This is the old RCRchive. It's available only for reading and reference. To submit RCRs for Ruby 1.9/2.0, and to participate in discussions about them, please visit the new RCRchive.
ruby picture

RCR 345: Make Ruby 2 standard libraries use Symbols in place of C-sty

Submitted by Tomasz Wegrzanowski (Sun Aug 20 03:31:30 UTC 2006)

Abstract

In C most libraries use #define'd integers to emulate symbols. This is very inconvenient and error-prone. Ruby has real Symbols, so there is no reason to emulate C-style pseudosymbols. The standard library should use "real" symbols instead.

Problem

C programming language doesn't have any ways of passing "tags" around. The most common way of doing so is by creating a header with set of: #DEFINE NAMESPACE_SYMBOL number And then using NAMESPACE_SYMBOL when one wants to pass tags around.

Currently Ruby standard library uses C-style pseudo-symbols all over the place. For example to create a socket one has to say:

socket = Socket.new(Socket::AF_INET, Socket::SOCK_STREAM, 0)

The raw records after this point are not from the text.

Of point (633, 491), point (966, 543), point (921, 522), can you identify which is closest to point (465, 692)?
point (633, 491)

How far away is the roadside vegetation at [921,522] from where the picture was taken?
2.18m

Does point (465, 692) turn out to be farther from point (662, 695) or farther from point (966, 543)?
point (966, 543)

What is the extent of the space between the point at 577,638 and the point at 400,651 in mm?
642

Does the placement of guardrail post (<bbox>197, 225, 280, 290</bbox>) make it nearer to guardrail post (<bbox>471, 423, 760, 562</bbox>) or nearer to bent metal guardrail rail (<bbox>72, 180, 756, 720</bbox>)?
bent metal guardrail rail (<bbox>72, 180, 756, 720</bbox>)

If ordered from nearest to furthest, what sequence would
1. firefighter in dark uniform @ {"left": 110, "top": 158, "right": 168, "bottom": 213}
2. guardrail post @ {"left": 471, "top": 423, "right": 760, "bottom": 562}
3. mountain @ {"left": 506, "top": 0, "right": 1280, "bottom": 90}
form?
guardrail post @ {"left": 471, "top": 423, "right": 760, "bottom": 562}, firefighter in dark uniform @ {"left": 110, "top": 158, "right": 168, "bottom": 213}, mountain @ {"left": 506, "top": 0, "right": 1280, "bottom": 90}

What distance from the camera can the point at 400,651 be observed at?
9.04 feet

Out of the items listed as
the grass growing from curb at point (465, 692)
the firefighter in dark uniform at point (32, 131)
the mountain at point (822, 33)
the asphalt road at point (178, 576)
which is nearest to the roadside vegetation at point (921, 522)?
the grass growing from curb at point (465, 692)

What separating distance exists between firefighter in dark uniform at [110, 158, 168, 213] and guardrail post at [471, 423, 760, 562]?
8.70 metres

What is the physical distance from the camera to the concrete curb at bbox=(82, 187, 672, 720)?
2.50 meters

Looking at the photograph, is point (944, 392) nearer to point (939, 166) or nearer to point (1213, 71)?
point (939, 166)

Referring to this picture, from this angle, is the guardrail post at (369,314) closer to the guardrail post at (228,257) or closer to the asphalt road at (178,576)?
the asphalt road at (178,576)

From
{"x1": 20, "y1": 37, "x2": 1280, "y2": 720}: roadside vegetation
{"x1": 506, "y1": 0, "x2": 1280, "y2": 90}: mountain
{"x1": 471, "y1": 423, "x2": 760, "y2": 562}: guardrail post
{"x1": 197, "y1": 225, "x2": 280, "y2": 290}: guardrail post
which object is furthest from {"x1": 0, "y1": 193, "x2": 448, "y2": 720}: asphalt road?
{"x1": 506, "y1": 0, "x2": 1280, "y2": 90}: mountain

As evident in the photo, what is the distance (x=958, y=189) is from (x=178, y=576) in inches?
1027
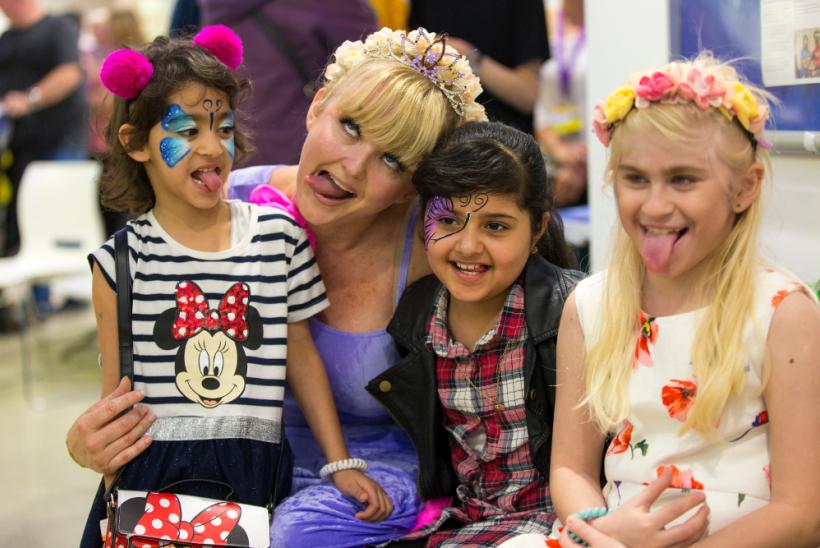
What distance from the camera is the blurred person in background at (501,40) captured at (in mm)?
3416

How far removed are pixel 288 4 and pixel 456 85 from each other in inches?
47.8

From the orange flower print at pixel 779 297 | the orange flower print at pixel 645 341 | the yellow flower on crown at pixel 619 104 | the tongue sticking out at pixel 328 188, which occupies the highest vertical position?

Instead of more Ruby-like:

socket = Socket.new(:inet, :stream, 0)

This is highly verbose - one needs to remember many multi-level namespaces (here Socket::SOCK_* and Socket::AF_*) and also highly error-prone. It is very easy to make a mistake like:

socket = Socket.new(Socket::SOCK_STREAM, Socket::AF_INET, 0)

and it doesn't even throw an error, just creates a wrong kind of socket, what is very hard to debug.

We can make Socket::SOCK_STREAM evaluate to Socket::SOCKEnum object (some Ruby libraries do something like that), but this would be ugly. It's much easier to simply use Symbols.

Proposal

The proposal has two parts (and a third optional part) - first make functions like Socket.new accept symbols instead of Integers, and dispatch them at runtime.

Second, make all existing pseudo-symbols evaluate to real symbols. So Socket::SOCK_STREAM will evaluate to :stream etc. This way most programs will continue to work.

Third, optional, is to define Symbol#| to return some object that can be converted to a number in a right way later. Probably not an Array, because Array#| already does something, and :a|:b|:c would mean [:a,:b]|:c what would be bad.

Maybe we should let such functions accept integers too, so people can pass nonstandard pseudosymbols. This would be very rarely used of course.

Analysis

The change will make the Ruby standard library significantly easier and less error-prone to use.

This proposal is mostly backwards-compatible, however there are a few cases where it's not.

Case 1 - if the fact that pseudosymbols are integers is actually used in a program. The most common case is probably flags, like open("file", Fcntl::O_CREAT|Fcntl::O_EXCL). We can make it backwards-compatible by defining Symbol#| or accept the incompatibility. I'm not sure whether Symbol#| is a good idea or not. If we added Symbol#|, the backwards compatibility would be pretty much complete in this case.

Case 2 - we don't really know what namespace to use. Most calls like Socket#new know how to convert each of their arguments. Some however don't, like ioctl(2), and they'd need more complex solutions.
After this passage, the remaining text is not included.